Vegetable of the Week: Chicory

By Guest Writer

3 years ago

Don't let the strong flavour scare you, says Bettina

Each week plant-based cook Bettina Campolucci Bordi, founder of Bettina’s Kitchen, gives us the lowdown on a particular seasonal vegetable or ingredient, offering cooking tips and a recipe. This week it’s chicory.

To me, chicory is a bit of a cheeky one. Its patented playful pink ombre or green-tipped leaves entice you in before revealing an unexpected and sophisticated wood-like flavour and potent taste reminiscent of high-quality ground coffee beans. Don’t let its strong flavours scare you though: when cooked well, chicory can add sweetness and warmth to a wide variety of dishes.

More commonly known as endive, radicchio or blue dandelion, this flowering vegetable comes in a red or white variety and is best stored in the fridge, wrapped in a clean tea towel to collect moisture.

Normally cultivated and used raw for salad, this underrated veg has so much more to offer than just a side ingredient to a side dish. I’m pretty sure even the smallest of the chicory leaves would take the promotion of utilising its natural-cupped shape to create the perfect self-contained vehicle for serving a variety of fillings (hint: try stuffing the leaves with blue cheese and chopped walnut) and leaving the salad bowl far behind.

Packing a punch into each leaf, chicory is known for its bitterness that can be paired with salty, acidic and strong robust flavours. Try marinating the leaves in a dressing of olive oil and lemon before roasting – making sure to char the edges – and pair with a rich game bird that has been rubbed with black pepper and juniper, finished with caramelised orange segments. Alternatively, you can bake or poach (in a cream or milk bath) the chicory head whole, pickle the flower buds and roast the roots.

You can also ground the root into coffee and drink it straight – although I would leave that one to the professionals. Chicory root coffee has long been a staple across Europe as a cultivated coffee substitute. The chicory root is baked, roasted and ground before being added to a mixture of coffee beans. It’s also been reported that some brewers use the root to add an extra depth of flavour to their ales and stouts.
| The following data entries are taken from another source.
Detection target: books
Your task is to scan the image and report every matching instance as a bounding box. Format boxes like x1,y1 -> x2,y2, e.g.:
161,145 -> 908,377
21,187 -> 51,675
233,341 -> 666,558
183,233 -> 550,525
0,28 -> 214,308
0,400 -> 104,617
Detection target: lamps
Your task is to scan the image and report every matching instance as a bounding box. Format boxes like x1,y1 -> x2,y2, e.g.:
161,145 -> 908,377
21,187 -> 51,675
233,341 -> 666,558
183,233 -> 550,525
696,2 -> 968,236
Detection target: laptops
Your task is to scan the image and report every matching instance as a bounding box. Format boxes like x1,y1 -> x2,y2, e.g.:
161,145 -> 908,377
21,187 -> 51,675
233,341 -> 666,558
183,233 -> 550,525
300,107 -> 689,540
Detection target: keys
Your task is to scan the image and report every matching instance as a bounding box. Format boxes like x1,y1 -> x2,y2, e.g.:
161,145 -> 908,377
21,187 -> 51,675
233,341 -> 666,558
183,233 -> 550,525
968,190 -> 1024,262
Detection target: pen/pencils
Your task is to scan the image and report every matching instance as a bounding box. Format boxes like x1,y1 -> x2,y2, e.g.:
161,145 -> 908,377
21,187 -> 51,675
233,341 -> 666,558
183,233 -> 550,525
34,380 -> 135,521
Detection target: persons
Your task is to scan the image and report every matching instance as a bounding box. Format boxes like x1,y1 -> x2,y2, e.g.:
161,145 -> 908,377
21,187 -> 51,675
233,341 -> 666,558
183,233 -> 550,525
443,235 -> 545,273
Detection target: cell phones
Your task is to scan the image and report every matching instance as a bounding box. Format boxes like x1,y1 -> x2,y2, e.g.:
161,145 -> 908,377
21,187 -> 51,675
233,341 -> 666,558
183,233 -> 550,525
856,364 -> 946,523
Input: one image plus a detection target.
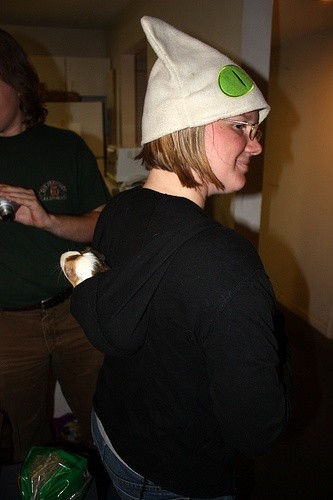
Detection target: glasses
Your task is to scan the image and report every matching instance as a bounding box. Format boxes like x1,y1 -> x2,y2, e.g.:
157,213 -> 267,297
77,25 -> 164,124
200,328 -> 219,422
219,118 -> 265,143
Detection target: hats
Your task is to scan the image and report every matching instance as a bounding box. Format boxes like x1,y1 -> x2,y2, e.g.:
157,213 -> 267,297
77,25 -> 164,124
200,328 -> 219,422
139,14 -> 273,143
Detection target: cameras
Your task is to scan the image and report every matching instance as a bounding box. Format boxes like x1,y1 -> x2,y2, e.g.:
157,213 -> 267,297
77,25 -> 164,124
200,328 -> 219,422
0,197 -> 20,223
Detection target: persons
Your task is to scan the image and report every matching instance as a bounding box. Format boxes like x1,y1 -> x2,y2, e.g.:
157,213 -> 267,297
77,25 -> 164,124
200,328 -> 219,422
0,47 -> 114,310
48,18 -> 333,499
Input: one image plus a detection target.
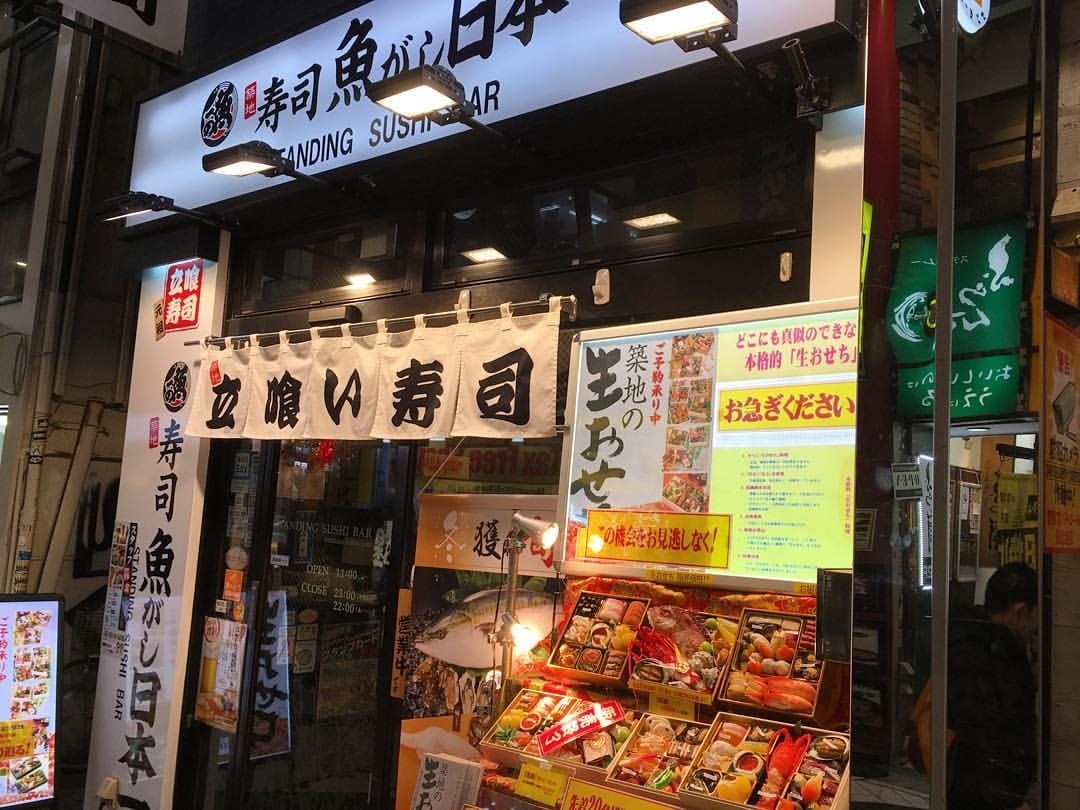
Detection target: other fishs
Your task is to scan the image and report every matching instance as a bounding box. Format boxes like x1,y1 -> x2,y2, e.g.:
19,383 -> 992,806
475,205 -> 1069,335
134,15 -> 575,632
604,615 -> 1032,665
647,605 -> 712,652
414,588 -> 562,670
I prefer to consume mine by sautéing and wilting the outer leaves with some capers and garlic before tossing through fresh pasta covered in a glossy coating of olive oil. You can also quarter and glaze chicory in a pan of brown sugar and orange juice to create a thick sticky kind of caramel that clings to the leaves and mellows the dish out.
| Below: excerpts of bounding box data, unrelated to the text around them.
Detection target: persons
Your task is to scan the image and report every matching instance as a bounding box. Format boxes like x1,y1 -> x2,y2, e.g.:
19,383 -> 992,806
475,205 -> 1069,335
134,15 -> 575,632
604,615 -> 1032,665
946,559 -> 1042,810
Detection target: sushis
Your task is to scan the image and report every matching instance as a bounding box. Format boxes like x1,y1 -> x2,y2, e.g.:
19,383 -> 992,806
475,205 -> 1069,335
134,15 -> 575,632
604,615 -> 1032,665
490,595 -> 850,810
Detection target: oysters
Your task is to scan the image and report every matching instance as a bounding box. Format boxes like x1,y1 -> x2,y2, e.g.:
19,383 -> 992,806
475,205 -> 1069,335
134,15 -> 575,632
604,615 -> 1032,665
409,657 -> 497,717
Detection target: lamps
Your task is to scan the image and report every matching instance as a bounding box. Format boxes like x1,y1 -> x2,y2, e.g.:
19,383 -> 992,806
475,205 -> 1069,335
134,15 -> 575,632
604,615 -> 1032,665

This is one of my favourite recipes that really shows off the beautiful chicory leaves.

Recipe: Chicory, Fennel and Orange Salad

Chicory salad


For the chicory, fennel and orange salad:

  • 1 head chicory
  • 1/2 fennel, shaved
  • 1 orange
  • 1 handful toasted pecan nuts
  • 1 handful fresh mint
  • 1 handful pomegranate seeds

For the pickle:

  • 1/2 red onion
  • 1 tsp white sugar
  • 2 tbsp apple cider vinegar

For the dressing:

  • 2-3 tbsp olive oil
  • 1 tbsp maple syrup
  • 1 tsp wholegrain mustard
  • Salt & pepper


  1. Mix the quick pickle ingredients into a glass jar and leave to marinate while preparing the salad.
  2. Wash and pick off the chicory leaves, leaving them whole.
  3. Remove the skin from the orange and slice into half moons.
  4. Arrange the chicory leaves around the base of the salad plate, add the oranges, fresh mint, pecan nuts
  5. and scatter the marinated pickle over the top of the salad, saving the marinade in the jar.
  6. In the pickle jar, add the dressing ingredients to the leftover marinade and mix well. Pour over the salad, and sprinkle with pomegranate seeds to serve.